"Come y bebe lo que quieras y puto muérete". Eso dice Ricky Gervais —al que creo que en el fondo detesto, supongo que como nos debe detestar a todos— en SuperNature, su última performance grabada para Netflix (2022) en la que, como de forma habitual, pone a prueba una vez más los límites del humor. El cómico deja caer la frase para quitarle hierro a que la vida se acorta si tienes una mala alimentación para acto seguido soltar una serie de chascarrillos que evidencian las consecuencias nefastas que lo mismo puede acarrear. Así es con Gervais: una de cal y otra de arena, contra todos y contra todo, hiriendo sensibilidades, siempre en pro de su humor.
A veces pueden dar ganas de llevarlo a cabo, sin querer matarse —eso se lo dejamos a Marcello, Philippe, Ugo y Michel, protagonista de La grande bouffe (Ferreri, 1973)— pero excediéndose porque sí, como hacía Samuel Pepys (1633–1703), cuyo diario gastronómicos, editado por Robert Latham y William Matthews, ha traducido recientemente Nordica Libros, y dice tal que esto:
Finalmente, mandé a mi mujer y a su compañera de habitación a la cama, y el señor Hunt y yo nos fuimos con el señor Thornbury (que había provisto de vino a aquella gente, pues es el bodeguero real) a casa de este. Allí bebimos a la salud del rey y nada más, hasta que uno de los caballeros cayó borracho como una cuba y se quedó tumbado vomitando. Fui a casa de milord en bastante buen estado, pero nada más acostarme, la cabeza me empezó a dar vueltas y me puse a vomitar. Si alguna vez he estado ebrio ha sido entonces, aunque no puedo asegurarlo, pues me dormí y no desperté hasta la mañana. Solo cuando me levanté vi que estaba cubierto de vómitos. Así terminó el día, con alegría por doquier.

_ _ _ _ _ _ _

_INSTRUCCIONES DE LA TAREA:_ Indica si cada afirmación coincide con el fragmento: (a) SuperNature se grabó para Netflix en 2022; (b) el diario de Pepys lo editaron Robert Latham y William Matthews; (c) Pepys se despertó a medianoche cubierto de vómitos. Contesta sí o no y copia entre comillas las palabras del fragmento que lo deciden. Las filas no hacen falta aquí.

[Entradas de preguntas espaciales]

_ _ _ _ _ _ _

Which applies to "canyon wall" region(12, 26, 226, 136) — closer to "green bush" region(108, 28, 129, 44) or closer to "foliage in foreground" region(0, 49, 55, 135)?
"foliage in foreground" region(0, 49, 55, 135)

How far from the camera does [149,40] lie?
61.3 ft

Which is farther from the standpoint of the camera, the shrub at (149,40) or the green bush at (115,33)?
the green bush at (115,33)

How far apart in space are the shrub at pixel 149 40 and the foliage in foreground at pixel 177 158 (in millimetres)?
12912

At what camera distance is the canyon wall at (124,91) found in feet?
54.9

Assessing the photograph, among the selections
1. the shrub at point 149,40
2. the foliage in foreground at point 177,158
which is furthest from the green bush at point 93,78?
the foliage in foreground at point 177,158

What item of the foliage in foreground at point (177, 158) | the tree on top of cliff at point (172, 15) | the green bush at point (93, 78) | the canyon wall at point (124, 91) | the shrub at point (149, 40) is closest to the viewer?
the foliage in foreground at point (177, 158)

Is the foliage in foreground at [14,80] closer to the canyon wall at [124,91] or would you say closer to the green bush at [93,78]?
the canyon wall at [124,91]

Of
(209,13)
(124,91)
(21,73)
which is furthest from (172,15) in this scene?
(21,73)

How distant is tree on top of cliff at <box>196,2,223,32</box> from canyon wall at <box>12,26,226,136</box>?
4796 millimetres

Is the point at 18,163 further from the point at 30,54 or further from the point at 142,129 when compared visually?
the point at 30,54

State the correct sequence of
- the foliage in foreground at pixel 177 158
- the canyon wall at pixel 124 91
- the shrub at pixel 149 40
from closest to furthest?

_ _ _ _ _ _ _

_RESPUESTA DEL EJERCICIO:_
(a) Sí: "su última performance grabada para Netflix (2022)".
(b) Sí: "editado por Robert Latham y William Matthews".
(c) No: "me dormí y no desperté hasta la mañana".